Dorothy asked . . .
So how do they distinguish gourmet meal worms from regular meal worms??I think it's the price. Gourmet mealworms come in a pull tab can and cost more than regular mealworms.
The gourmet mealworms were a Christmas gift. Once they're gone, the Bluebirds will have to settle for regular mealworms bought bulk at the pet store.
Can you hear me laughing as I write this?
Kathy asked . . .
My machine wash sock yarn from KnitPicks felted and I have not bought from them again. It has been a few years. Are they better now? Have yours felted???The only Knitpicks sock yarn I've knit in the past few years has been two pair of Felici for Mom. They're still looking great and I know she machine washes them. Very colorful and fun to knit. You can see them here.
Be sure and buy superwash wool with nylon sock yarn. Once I bought some Knitpicks Gloss, fingering weight 70% Merino Wool, 30% Silk for socks. It was not machine washable at all and didn't wear well on my feet.
Judy S. asked . . .
That's one pretty sock! Looks hard though...... Is it toe up?

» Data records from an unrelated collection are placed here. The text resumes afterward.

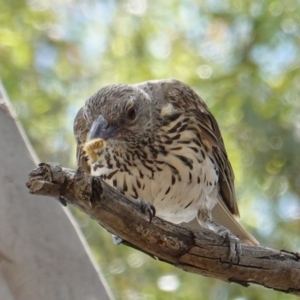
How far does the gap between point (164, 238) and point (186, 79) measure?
95.3 inches

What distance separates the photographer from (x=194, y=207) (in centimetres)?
311

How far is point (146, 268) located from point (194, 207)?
1.44 metres

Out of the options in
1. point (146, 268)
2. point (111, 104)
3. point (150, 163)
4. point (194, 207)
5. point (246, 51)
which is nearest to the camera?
point (111, 104)

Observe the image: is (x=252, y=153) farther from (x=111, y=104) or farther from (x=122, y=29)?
(x=111, y=104)

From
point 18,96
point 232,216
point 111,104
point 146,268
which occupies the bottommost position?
point 146,268

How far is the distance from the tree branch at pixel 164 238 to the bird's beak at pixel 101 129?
0.39 metres

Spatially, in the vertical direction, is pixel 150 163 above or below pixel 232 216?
above

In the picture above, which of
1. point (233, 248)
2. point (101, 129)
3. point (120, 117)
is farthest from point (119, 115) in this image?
point (233, 248)

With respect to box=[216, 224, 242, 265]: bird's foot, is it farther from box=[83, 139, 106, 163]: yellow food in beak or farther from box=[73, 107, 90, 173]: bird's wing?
box=[73, 107, 90, 173]: bird's wing

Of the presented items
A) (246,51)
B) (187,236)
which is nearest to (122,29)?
(246,51)

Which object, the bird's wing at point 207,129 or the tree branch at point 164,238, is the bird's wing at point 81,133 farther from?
the tree branch at point 164,238

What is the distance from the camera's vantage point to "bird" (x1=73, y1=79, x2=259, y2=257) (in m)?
2.77

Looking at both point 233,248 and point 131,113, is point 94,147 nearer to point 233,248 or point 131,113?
point 131,113

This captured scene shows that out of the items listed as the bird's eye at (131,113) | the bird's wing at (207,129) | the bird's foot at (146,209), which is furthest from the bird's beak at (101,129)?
the bird's wing at (207,129)
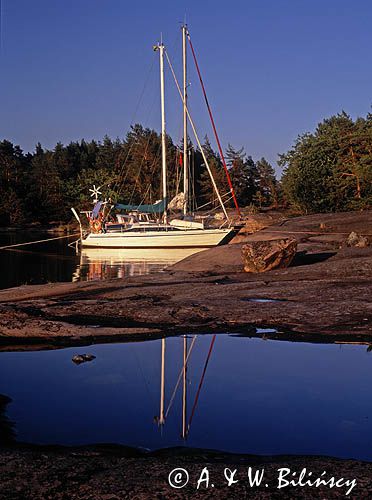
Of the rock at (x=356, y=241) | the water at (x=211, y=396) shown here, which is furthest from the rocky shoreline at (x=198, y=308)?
the rock at (x=356, y=241)

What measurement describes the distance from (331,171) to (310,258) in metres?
32.2

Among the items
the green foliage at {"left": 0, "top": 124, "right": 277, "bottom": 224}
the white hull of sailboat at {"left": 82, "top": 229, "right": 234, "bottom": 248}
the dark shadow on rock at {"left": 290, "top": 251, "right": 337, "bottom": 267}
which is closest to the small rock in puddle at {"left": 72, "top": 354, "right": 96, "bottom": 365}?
the dark shadow on rock at {"left": 290, "top": 251, "right": 337, "bottom": 267}

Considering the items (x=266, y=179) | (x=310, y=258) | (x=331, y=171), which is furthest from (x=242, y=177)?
(x=310, y=258)

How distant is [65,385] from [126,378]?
0.93 metres

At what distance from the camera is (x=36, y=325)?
489 inches

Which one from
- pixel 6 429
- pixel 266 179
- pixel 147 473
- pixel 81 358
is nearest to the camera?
pixel 147 473

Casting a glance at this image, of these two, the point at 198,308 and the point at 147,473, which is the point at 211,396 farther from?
the point at 198,308

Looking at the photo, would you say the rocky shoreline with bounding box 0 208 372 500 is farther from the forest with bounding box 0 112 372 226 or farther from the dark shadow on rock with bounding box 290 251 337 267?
the forest with bounding box 0 112 372 226

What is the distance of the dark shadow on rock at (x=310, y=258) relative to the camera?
25.6 meters

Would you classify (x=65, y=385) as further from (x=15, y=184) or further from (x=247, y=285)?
(x=15, y=184)

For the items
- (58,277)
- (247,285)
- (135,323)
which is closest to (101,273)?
(58,277)

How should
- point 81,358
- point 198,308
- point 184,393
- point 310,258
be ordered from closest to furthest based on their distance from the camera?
point 184,393, point 81,358, point 198,308, point 310,258

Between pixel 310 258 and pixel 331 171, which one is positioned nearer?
pixel 310 258

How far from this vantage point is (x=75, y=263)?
132 ft
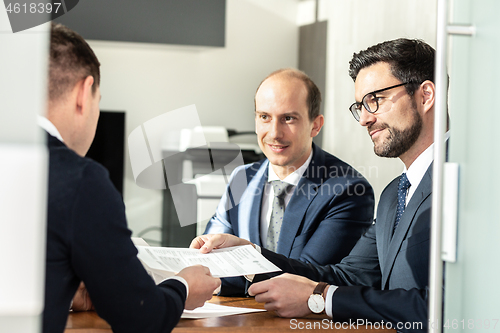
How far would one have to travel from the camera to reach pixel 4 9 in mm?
646

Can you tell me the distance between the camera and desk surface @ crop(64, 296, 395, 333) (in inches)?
40.1

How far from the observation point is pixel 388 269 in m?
1.29

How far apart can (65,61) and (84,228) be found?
0.32 m

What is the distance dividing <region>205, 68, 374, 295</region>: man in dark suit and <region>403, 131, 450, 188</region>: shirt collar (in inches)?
15.5

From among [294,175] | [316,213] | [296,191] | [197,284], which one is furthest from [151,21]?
[197,284]

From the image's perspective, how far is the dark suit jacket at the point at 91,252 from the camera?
78 centimetres

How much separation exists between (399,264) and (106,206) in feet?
2.50

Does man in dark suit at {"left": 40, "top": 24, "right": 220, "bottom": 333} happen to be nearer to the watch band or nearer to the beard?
the watch band

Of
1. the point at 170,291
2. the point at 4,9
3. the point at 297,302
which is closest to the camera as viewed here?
the point at 4,9

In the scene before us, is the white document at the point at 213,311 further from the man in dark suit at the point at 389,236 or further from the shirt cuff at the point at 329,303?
the shirt cuff at the point at 329,303

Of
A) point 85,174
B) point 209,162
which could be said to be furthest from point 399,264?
point 209,162

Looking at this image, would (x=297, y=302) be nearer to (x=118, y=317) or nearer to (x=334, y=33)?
(x=118, y=317)

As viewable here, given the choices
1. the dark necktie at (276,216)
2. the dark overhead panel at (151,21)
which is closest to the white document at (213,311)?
the dark necktie at (276,216)

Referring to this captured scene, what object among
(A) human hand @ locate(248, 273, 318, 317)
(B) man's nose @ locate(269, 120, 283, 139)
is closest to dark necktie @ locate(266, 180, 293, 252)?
(B) man's nose @ locate(269, 120, 283, 139)
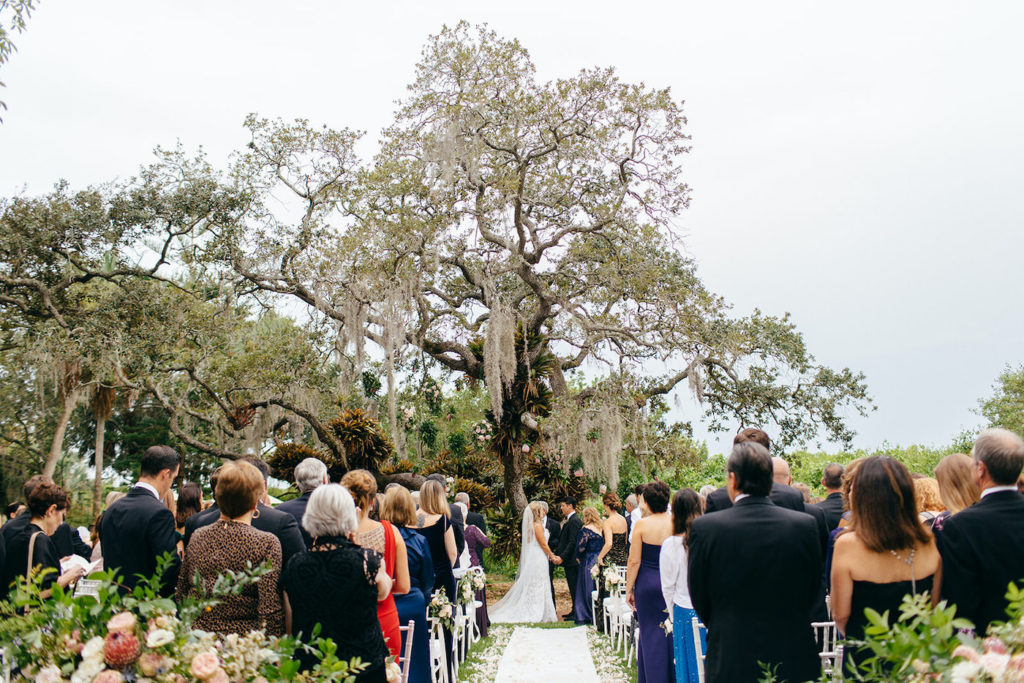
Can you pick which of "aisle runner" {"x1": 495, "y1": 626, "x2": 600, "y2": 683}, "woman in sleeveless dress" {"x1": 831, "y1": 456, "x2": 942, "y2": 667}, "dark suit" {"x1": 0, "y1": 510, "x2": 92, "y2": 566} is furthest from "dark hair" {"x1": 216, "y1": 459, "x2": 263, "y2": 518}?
"aisle runner" {"x1": 495, "y1": 626, "x2": 600, "y2": 683}

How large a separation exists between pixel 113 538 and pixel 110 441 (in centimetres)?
2800

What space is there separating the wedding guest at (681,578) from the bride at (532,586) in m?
6.80

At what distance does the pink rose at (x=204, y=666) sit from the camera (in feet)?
7.60

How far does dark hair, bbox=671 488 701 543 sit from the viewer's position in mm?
4723

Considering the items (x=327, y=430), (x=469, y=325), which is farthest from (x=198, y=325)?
(x=469, y=325)

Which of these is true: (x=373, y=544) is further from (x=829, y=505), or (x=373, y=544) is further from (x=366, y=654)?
(x=829, y=505)

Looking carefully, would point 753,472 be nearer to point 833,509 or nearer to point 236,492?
point 236,492

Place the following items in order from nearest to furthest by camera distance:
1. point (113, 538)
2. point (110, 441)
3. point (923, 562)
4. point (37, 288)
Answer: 1. point (923, 562)
2. point (113, 538)
3. point (37, 288)
4. point (110, 441)

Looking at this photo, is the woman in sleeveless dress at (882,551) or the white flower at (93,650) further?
the woman in sleeveless dress at (882,551)

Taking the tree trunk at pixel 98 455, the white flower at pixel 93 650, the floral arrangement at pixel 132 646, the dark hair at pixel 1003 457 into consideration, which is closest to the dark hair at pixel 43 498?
the floral arrangement at pixel 132 646

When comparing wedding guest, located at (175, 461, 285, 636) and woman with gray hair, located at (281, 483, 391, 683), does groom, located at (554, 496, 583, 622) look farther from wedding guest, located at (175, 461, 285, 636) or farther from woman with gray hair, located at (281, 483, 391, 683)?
wedding guest, located at (175, 461, 285, 636)

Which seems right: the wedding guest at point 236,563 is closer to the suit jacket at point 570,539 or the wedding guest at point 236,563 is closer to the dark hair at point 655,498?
the dark hair at point 655,498

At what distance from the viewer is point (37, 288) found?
12945 mm

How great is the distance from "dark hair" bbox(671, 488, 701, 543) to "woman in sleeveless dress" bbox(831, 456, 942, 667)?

All Cookies patterns are cuff down.
With all the hundreds of pairs of socks I’ve knit, I’ve never knit a toe up. Keep thinking I’m going to do it and I even bought Wendy Johnson’s Toe-up book. It just hasn’t happened yet. I’ve got the fit of cuff down refined for myself and all the people I knit for, so I’m reluctant to try something new.
As for hard? Cookie’s patterns are very detailed and easy to follow, at least for me. She never tries to save print space by shortening her instructions. She does use charts, though. I know some knitters don’t think they can follow charts. Some of the socks like Pointelle have a left and right with different charts for each sock.
Kathy asked . . .
I am going to get out and buy a bird feeder tomorrow. I want one that is mostly squirrel proof.......are you laughing???
NMjewel asked . . .
Please post a picture of your photography set up. I'd like to see what you use and where it is in the relation to the feeders.
Usually I'm sitting on a loveseat about twelve feet from this window with my laptop on my lap. Like right now. When I see something interesting at the feeders, I pick up my camera, turn it on, and take pictures.
I have a Canon Powershot S3 IS, 6.0 megapixels, 12 x 15 zoom lens, and image stabilizer - all standard with the camera.
Mine is four years old. It wasn't an expensive camera - about $300. I'm sure newer models and better models are available now, probably cheaper too.
I take lots of pictures, select the best and delete the rest.
I admit to not knowing how to use many of the camera options because I get such good results with the point and click. I do use the zoom, of course.
This picture was taken from the loveseat without using the zoom. Most of the bird pictures I post are taken with the zoom and cropped using Zoombrowser, the software that came with the camera.